A drug is a chemical substance with the potential to alter the structure and function of a living organism.
Common Types of Drugs
Cannabinoids – Causes slowed thinking and reaction time, impaired balance, impaired memory and learning, and increased heart rate and appetite. Long-term effects may include mental health problems, chronic cough, and frequent respiratory infections.
- Marijuana, Hashish, Hash Oil
Depressants – Causes reduced anxiety, lowered inhibitions, slowed pulse and breathing, fatigue, memory loss, and impaired coordination.
- Alcohol, Barbiturates, GHB, Methaqualone, Valium, Xanax
Hallucinogens – Causes altered states of perception, thought and feeling, decreased ability to move, memory loss, and flashbacks. Long-term effects may include frightening flashbacks, long lasting memory problems, paranoia, and mood swings.
- DMT, LSD (acid), Mescaline, Psilocybin
Opioids – Causes drowsiness, nausea, pain relief, confusion, sedation, unconsciousness, coma, and may even cause death.
- Codeine, Heroin, Morphine, Opium
Stimulants – Causes increased heart rate and blood pressure, feelings of exhilarations, increased alertness, insomnia, restlessness, weight loss, and heart failure.
- Cocaine, Methamphetamine, MDMA, Nicotine, Ritalin, Adderall
Prescription Drug Abuse
Prescription and over-the-counter drugs are falsely believed to be safer than illicit drugs. Misuse of these medications can cause serious health effects, addiction and death. Many people benefit from these drugs when used properly, but when abused they can become very addictive and dangerous.

-------------------------

SET OF TASKS:
1. Can you repeat the drug overview between "- Marijuana, Hashish, Hash" and "and mood swings.", inclusive, and swap "Valium" for "Diazepam"?
2. Do these statements agree with the drug overview? (a) Opioids can cause death. (b) Stimulants lower heart rate. (c) Prescription drugs are safer than illicit drugs. Answer yes or no for each, and quote the deciding words.
The lines after this point have nothing to do with the drug overview.

-------------------------

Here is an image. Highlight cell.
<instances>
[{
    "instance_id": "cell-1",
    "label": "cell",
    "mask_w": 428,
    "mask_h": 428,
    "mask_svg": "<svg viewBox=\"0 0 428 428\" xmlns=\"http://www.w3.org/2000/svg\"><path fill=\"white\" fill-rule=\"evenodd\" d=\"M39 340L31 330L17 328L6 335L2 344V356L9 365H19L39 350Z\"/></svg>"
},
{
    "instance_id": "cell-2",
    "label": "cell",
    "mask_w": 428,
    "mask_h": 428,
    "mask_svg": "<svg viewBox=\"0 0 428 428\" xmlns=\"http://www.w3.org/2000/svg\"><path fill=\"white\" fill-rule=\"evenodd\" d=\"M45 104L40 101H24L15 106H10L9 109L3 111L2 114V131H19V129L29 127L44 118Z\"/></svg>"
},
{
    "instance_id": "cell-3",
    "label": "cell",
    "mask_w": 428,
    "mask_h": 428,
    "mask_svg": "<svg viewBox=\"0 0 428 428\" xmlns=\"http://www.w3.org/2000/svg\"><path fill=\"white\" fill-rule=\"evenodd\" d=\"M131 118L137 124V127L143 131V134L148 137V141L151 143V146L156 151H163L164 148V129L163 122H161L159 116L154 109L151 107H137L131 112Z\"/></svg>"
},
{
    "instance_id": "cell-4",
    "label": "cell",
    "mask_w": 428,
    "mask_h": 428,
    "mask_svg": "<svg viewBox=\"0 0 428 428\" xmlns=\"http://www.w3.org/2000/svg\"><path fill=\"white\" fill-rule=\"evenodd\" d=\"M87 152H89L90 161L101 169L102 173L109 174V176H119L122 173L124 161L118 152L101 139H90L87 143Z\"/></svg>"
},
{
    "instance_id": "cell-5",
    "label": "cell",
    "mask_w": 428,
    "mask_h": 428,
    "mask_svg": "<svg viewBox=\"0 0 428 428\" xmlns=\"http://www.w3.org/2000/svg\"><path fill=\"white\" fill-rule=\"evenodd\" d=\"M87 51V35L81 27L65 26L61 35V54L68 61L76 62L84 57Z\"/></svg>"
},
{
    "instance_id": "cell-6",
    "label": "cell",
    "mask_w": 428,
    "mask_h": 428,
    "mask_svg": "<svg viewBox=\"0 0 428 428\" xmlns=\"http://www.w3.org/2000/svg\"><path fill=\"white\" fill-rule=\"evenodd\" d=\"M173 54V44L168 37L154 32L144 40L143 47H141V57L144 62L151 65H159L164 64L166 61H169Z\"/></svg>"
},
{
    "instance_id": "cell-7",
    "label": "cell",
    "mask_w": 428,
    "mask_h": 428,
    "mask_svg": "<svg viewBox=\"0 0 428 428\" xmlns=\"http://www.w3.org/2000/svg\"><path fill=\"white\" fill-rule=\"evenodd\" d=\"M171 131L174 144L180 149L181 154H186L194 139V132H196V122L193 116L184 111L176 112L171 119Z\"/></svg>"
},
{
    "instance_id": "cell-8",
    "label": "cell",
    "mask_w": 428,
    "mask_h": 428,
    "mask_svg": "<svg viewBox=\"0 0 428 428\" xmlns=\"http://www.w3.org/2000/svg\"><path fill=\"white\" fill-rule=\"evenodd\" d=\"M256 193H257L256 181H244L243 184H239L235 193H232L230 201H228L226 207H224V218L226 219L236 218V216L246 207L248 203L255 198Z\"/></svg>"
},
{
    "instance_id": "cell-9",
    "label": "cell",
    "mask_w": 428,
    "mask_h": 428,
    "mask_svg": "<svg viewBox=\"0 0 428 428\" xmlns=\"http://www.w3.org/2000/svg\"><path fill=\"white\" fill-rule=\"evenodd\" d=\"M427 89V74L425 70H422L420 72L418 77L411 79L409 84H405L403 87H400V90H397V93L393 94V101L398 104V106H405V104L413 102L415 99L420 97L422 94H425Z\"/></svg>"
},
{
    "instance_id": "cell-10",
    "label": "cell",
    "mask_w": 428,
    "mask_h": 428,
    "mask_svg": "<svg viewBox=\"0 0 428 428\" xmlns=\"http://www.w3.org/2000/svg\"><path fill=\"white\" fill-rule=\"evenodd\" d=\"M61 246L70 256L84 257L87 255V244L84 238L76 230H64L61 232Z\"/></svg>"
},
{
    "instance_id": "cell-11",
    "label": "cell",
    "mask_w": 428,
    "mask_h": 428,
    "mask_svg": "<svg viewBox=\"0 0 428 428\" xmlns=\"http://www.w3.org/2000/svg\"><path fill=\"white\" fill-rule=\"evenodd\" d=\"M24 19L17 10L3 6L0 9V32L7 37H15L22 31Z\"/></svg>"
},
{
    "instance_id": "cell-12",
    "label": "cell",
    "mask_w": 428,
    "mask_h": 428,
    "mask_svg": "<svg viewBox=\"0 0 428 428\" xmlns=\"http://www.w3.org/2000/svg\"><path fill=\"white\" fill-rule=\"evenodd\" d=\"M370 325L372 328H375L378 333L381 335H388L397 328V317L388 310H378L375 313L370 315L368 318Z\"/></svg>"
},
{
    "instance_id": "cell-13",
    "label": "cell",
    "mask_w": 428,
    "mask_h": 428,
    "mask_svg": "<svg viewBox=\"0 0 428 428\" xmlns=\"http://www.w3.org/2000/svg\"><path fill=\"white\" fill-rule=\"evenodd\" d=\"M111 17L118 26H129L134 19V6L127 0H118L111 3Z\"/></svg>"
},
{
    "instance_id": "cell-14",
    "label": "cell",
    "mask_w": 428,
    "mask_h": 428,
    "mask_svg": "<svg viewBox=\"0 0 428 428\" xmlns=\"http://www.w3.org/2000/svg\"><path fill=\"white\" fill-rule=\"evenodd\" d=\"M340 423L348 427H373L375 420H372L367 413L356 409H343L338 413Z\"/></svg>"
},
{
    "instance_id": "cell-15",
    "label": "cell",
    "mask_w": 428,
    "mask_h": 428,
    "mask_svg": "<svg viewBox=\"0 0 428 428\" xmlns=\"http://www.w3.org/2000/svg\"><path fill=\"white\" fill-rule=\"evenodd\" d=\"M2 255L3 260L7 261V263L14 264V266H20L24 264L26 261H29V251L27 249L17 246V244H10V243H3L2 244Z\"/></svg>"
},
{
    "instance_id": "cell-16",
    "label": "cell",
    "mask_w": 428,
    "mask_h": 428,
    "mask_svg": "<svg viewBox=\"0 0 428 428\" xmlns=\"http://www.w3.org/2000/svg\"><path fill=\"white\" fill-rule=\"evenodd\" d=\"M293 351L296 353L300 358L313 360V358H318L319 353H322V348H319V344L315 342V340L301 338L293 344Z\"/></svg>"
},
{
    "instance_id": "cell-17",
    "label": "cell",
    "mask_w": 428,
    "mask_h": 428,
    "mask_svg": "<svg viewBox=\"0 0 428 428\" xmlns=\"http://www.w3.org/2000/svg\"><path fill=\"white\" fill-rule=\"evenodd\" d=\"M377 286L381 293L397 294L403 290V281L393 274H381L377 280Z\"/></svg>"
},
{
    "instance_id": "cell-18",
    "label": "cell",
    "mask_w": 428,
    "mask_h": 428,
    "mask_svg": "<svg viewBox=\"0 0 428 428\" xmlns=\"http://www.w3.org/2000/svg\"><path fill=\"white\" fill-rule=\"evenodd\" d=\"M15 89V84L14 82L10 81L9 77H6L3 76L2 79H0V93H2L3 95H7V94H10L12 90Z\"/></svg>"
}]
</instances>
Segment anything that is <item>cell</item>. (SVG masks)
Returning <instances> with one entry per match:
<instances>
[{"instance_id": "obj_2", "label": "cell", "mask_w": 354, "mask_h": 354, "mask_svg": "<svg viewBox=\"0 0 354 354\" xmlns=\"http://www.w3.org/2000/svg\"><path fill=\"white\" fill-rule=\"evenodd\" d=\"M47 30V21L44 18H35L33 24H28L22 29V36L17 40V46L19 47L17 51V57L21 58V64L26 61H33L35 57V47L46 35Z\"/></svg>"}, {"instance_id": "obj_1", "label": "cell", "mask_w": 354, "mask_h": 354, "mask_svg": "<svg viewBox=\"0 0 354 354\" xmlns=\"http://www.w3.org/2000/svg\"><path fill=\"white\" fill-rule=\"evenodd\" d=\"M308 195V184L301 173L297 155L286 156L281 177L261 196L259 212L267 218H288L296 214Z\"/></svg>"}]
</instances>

-------------------------

YOUR WRITTEN ANSWERS:
1.
- Marijuana, Hashish, Hash Oil
Depressants – Causes reduced anxiety, lowered inhibitions, slowed pulse and breathing, fatigue, memory loss, and impaired coordination.
- Alcohol, Barbiturates, GHB, Methaqualone, Diazepam, Xanax
Hallucinogens – Causes altered states of perception, thought and feeling, decreased ability to move, memory loss, and flashbacks. Long-term effects may include frightening flashbacks, long lasting memory problems, paranoia, and mood swings.

2.
(a) Yes: "may even cause death."
(b) No: "increased heart rate and blood pressure"
(c) No: "falsely believed to be safer than illicit drugs."